Another statistical approach to validity is predictive validity. This approach is similar to concurrent validity, in that it measures the relationship between examinees’ performances on the test and their actual status as masters or non-masters. However, with predictive validity, it is the relationship of test scores to an examinee’s future performance – whether or not they have mastery of the content – that is estimated. In other words, predictive validity considers the question, “How well does the test predict examinees’ future status as masters or non-masters?”
For this type of validity, the correlation that is computed is between the examinees’ classifications as master or non-master based on the test and their later performance, perhaps on the job. This type of validity is especially useful for test purposes such as selection or admissions.
Assessors should ask: How well do assessment instrument predict how well candidates will do in future situations?
Like content validity, face validity is determined by a review of the items and not through the use of statistical analyses. Unlike content validity, face validity is not investigated through formal procedures and is not determined by subject matter experts. Instead, anyone who looks over the test, including examinees/candidates and other stakeholders, may develop an informal opinion as to whether or not the test is measuring what it is supposed to measure.

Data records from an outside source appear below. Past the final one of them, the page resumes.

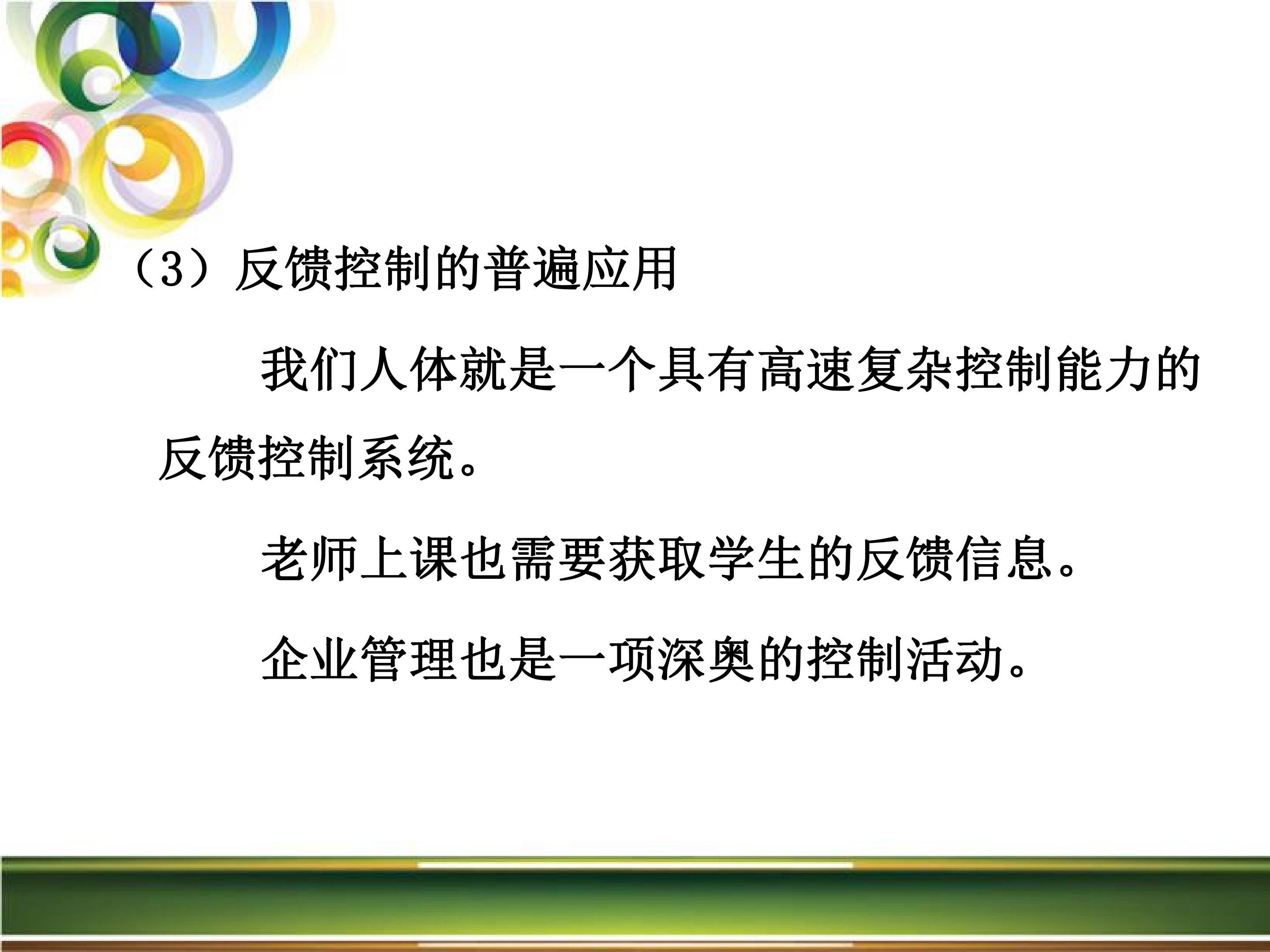 （3）反馈控制的普遍应用

我们人体就是一个具有高速复杂控制能力的反馈控制系统。

老师上课也需要获取学生的反馈信息。

企业管理也是一项深奥的控制活动。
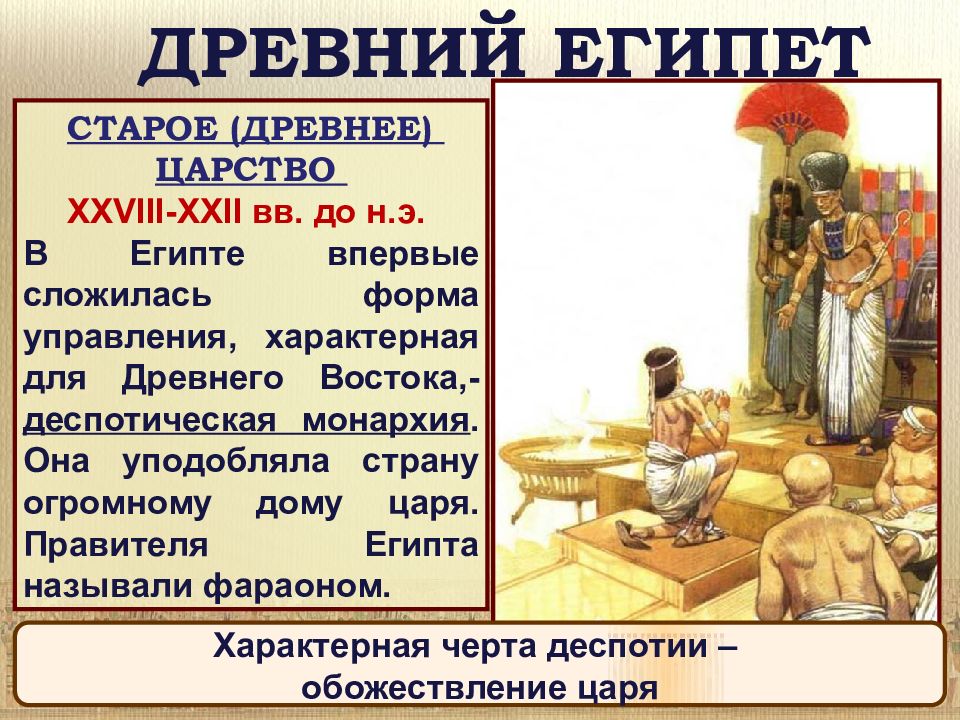 ДРЕВНИЙ ЕГИПЕТ

СТАРОЕ (ДРЕВНЕЕ) ЦАРСТВО
XXVIII-XXII вв. до н.э.
В Египте впервые сложилась форма управления, характерная для Древнего Востока,- деспотическая монархия. Она уподобляла страну огромному дому царя. Правителя Египта называли фараоном.

Характерная черта деспотии – обожествление царя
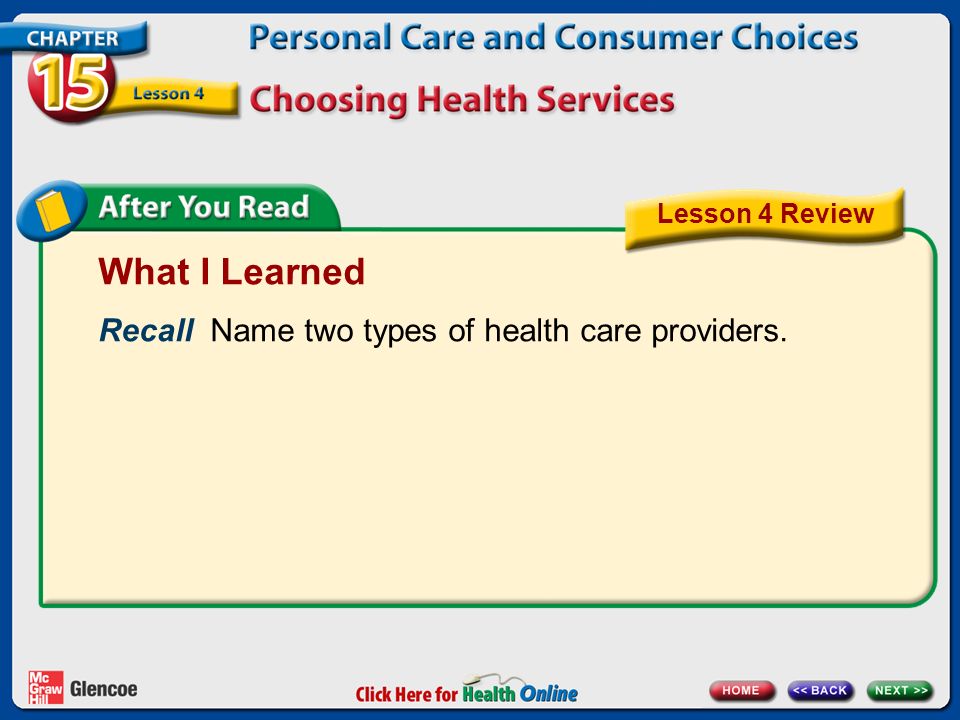 CHAPTER 15 Lesson 4

Personal Care and Consumer Choices

Choosing Health Services

After You Read

Lesson 4 Review

What I Learned

Recall Name two types of health care providers.

Mc Graw Hill Glencoe

Click Here for Health Online

HOME << BACK NEXT >>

While it is clearly of some value to have the test appear to be valid, face validity alone is insufficient for establishing that the test is measuring what it claims to measure. A well developed examination programme will include formal studies into other, more substantive types of validity.
In summary, the validity of a test is the most critical indicator of test quality because, without sufficient validity, test scores have no meaning. The evidence you collect and document about the validity of your test is also your best legal defence should the examination programme ever be challenged in a court of law.
While there are several ways to estimate validity, for many certification and professional examination programmes the most important type of validity to establish is content validity.